Cuma salaları cıvıl cıvıl ve neşeli bir makam olan Nihavent makamında okunurdu ki insanlar Cuma gününü bayram havasında karşılasınlar. Ölenlerin salası ise insanı yatıştıran, dinlendiren ve sabra vesile olan Hüseyni makamında okunurdu.
Güzel sanatların her birinde Hakk’a giden bir yol vardır. Zira bütün sanatlar Allah’tandır. Hep tartışılagelen bir meseledir, “Sanat, sanat için midir? Yoksa sanat, insan için midir?” Bir Müslüman olarak biliriz ki dünyadaki bütün imkânlar ve hatta imtihanlar gibi, sanat da Hakk’a ulaşmak içindir.
Bakınca içinizin açıldığı manzaralar gibi, yüreğinize iyi gelen şekiller, sesler, desenler de vardır. Kimisi bir karikatürle bulur Allah’ı, kimisi bir ezgi ile. Yeter ki bulmak istesin. Yeter ki nasibi olsun.
Şu da var ki sanat, anlayan için kıymetlidir. Muhteşem bir hatla ‘S’ harfini yazdığınızı düşünün. Okuma yazma bilmeyen bir çocuk için o sanat eseri olsa olsa bir yılan resmidir. Kur’an harfleri için kargacık burgacık diyenler de işte böyle sanattan anlamayan kişilerdi.
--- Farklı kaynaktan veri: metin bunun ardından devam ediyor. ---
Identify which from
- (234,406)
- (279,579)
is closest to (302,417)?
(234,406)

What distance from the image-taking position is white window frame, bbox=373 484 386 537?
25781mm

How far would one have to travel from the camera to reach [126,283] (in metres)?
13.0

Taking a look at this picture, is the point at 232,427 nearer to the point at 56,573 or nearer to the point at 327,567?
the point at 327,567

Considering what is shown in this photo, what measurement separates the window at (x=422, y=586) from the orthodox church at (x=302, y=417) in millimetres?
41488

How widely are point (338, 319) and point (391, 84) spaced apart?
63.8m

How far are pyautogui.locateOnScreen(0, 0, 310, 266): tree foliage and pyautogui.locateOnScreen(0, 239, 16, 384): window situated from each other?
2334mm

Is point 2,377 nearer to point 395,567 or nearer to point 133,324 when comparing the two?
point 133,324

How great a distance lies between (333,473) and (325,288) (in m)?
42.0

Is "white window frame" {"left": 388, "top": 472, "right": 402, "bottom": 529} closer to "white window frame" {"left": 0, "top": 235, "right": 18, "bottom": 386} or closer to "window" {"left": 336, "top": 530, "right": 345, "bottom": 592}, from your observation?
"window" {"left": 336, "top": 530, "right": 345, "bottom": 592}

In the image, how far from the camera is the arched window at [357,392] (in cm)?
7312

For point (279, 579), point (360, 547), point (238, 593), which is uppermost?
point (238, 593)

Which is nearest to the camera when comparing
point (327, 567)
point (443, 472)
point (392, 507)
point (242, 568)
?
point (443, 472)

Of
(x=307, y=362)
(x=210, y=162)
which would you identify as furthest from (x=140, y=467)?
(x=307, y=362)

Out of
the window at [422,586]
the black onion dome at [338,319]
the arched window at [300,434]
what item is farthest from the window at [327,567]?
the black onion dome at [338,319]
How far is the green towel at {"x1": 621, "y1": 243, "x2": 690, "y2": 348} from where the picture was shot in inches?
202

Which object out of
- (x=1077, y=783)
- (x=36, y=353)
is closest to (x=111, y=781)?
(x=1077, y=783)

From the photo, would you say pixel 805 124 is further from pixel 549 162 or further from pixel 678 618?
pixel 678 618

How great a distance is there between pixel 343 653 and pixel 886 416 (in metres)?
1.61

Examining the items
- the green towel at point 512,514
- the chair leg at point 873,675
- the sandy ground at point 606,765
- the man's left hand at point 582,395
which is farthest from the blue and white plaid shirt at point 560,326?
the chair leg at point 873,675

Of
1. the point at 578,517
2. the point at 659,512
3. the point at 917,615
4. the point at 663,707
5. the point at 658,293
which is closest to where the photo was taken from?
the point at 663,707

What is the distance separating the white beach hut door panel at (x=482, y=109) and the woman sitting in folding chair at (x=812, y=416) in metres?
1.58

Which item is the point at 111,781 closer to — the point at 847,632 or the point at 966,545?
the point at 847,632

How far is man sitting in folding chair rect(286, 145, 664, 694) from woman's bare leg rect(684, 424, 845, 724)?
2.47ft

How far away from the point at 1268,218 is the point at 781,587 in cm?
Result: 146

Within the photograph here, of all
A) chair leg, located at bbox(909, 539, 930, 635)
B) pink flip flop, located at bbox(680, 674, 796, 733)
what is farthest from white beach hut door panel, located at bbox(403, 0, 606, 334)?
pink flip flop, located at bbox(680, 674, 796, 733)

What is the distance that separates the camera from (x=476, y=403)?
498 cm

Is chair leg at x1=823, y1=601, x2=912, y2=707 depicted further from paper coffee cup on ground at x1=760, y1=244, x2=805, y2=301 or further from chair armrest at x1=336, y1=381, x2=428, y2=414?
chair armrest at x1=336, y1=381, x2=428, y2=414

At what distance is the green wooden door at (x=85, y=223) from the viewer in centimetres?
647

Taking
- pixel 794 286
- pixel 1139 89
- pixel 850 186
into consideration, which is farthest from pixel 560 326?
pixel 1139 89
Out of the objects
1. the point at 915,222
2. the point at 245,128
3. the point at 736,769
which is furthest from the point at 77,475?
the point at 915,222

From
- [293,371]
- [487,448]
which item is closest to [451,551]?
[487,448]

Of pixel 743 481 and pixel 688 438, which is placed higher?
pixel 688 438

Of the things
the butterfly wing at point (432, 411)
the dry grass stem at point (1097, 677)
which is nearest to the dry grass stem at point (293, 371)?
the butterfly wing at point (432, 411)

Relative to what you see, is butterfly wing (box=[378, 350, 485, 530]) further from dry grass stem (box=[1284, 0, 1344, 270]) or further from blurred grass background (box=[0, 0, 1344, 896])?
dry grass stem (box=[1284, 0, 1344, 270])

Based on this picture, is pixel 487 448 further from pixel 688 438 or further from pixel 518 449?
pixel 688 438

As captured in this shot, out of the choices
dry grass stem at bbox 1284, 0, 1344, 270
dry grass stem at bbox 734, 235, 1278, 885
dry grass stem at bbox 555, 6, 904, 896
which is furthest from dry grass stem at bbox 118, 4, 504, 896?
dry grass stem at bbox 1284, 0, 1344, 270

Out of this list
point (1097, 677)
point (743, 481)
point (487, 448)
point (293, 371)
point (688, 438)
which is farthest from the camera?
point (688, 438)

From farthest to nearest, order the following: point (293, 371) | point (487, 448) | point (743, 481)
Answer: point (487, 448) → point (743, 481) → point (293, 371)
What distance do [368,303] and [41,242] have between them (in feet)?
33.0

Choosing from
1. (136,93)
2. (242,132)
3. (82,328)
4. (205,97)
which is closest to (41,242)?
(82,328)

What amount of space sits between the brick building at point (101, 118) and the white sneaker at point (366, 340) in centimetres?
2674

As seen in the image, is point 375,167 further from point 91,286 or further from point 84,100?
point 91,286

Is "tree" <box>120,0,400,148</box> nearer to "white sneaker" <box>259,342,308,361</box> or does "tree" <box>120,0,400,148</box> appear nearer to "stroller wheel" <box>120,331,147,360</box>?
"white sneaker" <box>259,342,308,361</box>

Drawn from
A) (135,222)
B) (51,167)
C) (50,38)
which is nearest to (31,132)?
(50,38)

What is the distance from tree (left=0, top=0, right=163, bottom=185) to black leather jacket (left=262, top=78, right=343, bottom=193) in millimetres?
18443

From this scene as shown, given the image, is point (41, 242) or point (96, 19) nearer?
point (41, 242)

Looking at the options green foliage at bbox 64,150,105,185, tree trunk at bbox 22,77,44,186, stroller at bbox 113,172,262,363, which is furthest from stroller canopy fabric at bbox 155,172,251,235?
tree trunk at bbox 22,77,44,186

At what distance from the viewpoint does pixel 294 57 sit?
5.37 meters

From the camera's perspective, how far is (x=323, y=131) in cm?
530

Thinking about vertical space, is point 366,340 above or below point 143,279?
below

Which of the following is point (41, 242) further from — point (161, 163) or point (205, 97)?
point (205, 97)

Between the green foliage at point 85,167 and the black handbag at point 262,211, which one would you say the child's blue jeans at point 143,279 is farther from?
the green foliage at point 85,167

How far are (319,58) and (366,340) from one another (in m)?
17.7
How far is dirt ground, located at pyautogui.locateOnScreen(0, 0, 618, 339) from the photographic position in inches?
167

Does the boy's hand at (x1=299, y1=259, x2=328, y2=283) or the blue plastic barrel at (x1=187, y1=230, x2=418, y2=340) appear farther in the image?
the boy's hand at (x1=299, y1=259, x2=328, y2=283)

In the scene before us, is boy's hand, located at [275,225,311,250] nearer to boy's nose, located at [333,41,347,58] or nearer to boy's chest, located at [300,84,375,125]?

Ne kadar bulutlu olsa da hava, gündüz biliriz ki Güneş bulutların arkasındadır. Ne kadar gizli olsa da Allah, biliriz ki ruhundan üfürdüğü her insanın kalbinde ve sanatında Allah’tan bir iz vardır. Zira bütün sanatları ve sanatkârları yaratan Allah’tır. Vesselam.